● PAGE EXCERPT:
##############################
At enrollment time, you’ll need to determine if you are eligible for benefits. You’ll find eligibility information in your employee benefit guide. If you are benefit eligible, then your spouse and eligible dependents may also be eligible. If you are eligible for benefits, you should go through the enrollment process to enroll or decline each of the benefits you are eligible for.
In this article, I review who is and who is not eligible for employee benefits.
What Makes You Eligible for Benefits?
Eligibility for benefits is dependent on your employment status with your employer.
Benefits are typically offered to:
- Full-time salaried employees
- Full-time hourly employees
Part-time employees may also be eligible for some benefits.
How Many Hours a Week Do You Have to Work to be Eligible for Benefits?
The Affordable Care Act mandates that employers with 50 employees or more, offer health insurance to employees who work at least 30 hours per week. Many employers use this 30 hour rule for to determine eligibility for all benefits.
Different Benefits May Have Different Eligibility Requirements
Most employee benefit eligibility is based on being eligible for health insurance. However, benefit eligibility may vary depending on the employee benefit offered.
Here are some examples:
- Retirement plans: 401K plans may have a longer eligibility waiting period and age requirement.
- Flexible Spending Accounts (FSA’s): Flexible spending accounts may have a one year wait before an employee can enroll. This is because the employer advances funds in a medical FSA and they wouldn’t want employees to exhaust their FSA and then immediately terminate.
- Voluntary group benefits: Group benefits like accident insurance, critical illness insurance and hospital indemnity insurance may have only require an employee work up to 20 hours per week in order to enroll. In addition, group term life plans may limit the dependent children to age 19 unless a full time student. These plans may also require that the employee be actively at work on the effective date.
- Whole life insurance plans: In addition to requiring fewer hours to be eligible, whole life offers will often let additional dependents enroll like grandchildren.
Who is Not Eligible for Benefits?
There are some employees that are not eligible for benefits. They would include:
- Part-time employees who do not work at least 20 hours per each and every week
- Seasonal employees
- Temporary employees
- PRN employees (employees who work as necessary)
It’s not unusual for employees to work enough hours some weeks but not others. It’s this irregularity that keeps employees in this situation from being eligible.
Who are Eligible Dependents?
Once an employee is eligible, their dependents may also be eligible for benefits as well. Eligible dependents would include:
- Your legal spouse.
##############################
● DATA PROVIDED:
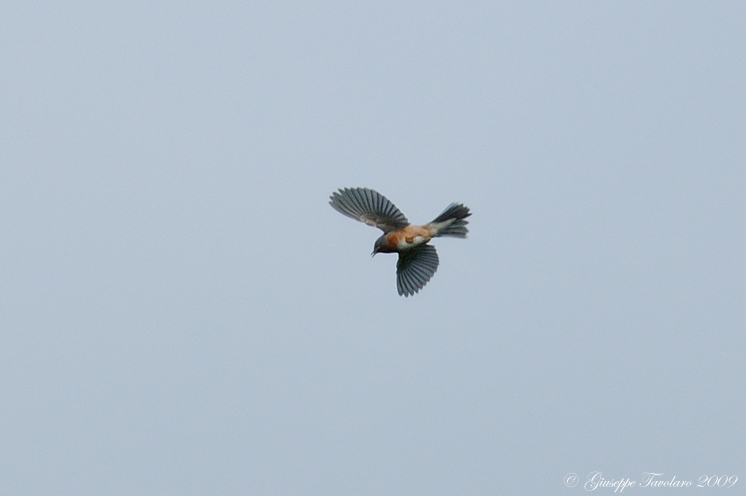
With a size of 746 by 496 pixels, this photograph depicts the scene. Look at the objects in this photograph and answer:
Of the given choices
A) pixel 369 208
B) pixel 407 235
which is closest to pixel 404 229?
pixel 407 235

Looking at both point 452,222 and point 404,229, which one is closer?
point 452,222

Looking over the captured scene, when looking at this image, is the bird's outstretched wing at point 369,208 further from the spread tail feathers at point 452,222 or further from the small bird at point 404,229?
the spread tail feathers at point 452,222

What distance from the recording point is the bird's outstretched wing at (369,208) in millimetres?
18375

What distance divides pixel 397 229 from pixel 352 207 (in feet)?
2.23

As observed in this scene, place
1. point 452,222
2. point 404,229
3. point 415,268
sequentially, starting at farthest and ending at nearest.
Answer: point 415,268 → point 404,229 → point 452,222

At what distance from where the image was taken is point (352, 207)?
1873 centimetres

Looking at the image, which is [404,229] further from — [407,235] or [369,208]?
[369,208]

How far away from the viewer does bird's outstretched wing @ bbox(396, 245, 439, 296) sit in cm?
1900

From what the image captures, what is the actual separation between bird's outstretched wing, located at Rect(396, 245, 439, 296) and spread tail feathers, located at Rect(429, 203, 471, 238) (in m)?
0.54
##############################
● AIM OF THE TASK:
Please say whether each statement below agrees with the employee benefits eligibility text, answering yes or no and quoting the deciding words from that text.
1. Seasonal employees are named among those who are not eligible for benefits.
2. The Affordable Care Act requires employers with 50 or more employees to offer health insurance to employees who work at least 20 hours per week.
3. Group term life plans may limit dependent children to age 19 unless they are full-time students.

● RESPONSE TO THIS EXERCISE:
1. Yes: "Seasonal employees"
2. No: "offer health insurance to employees who work at least 30 hours per week"
3. Yes: "group term life plans may limit the dependent children to age 19 unless a full time student"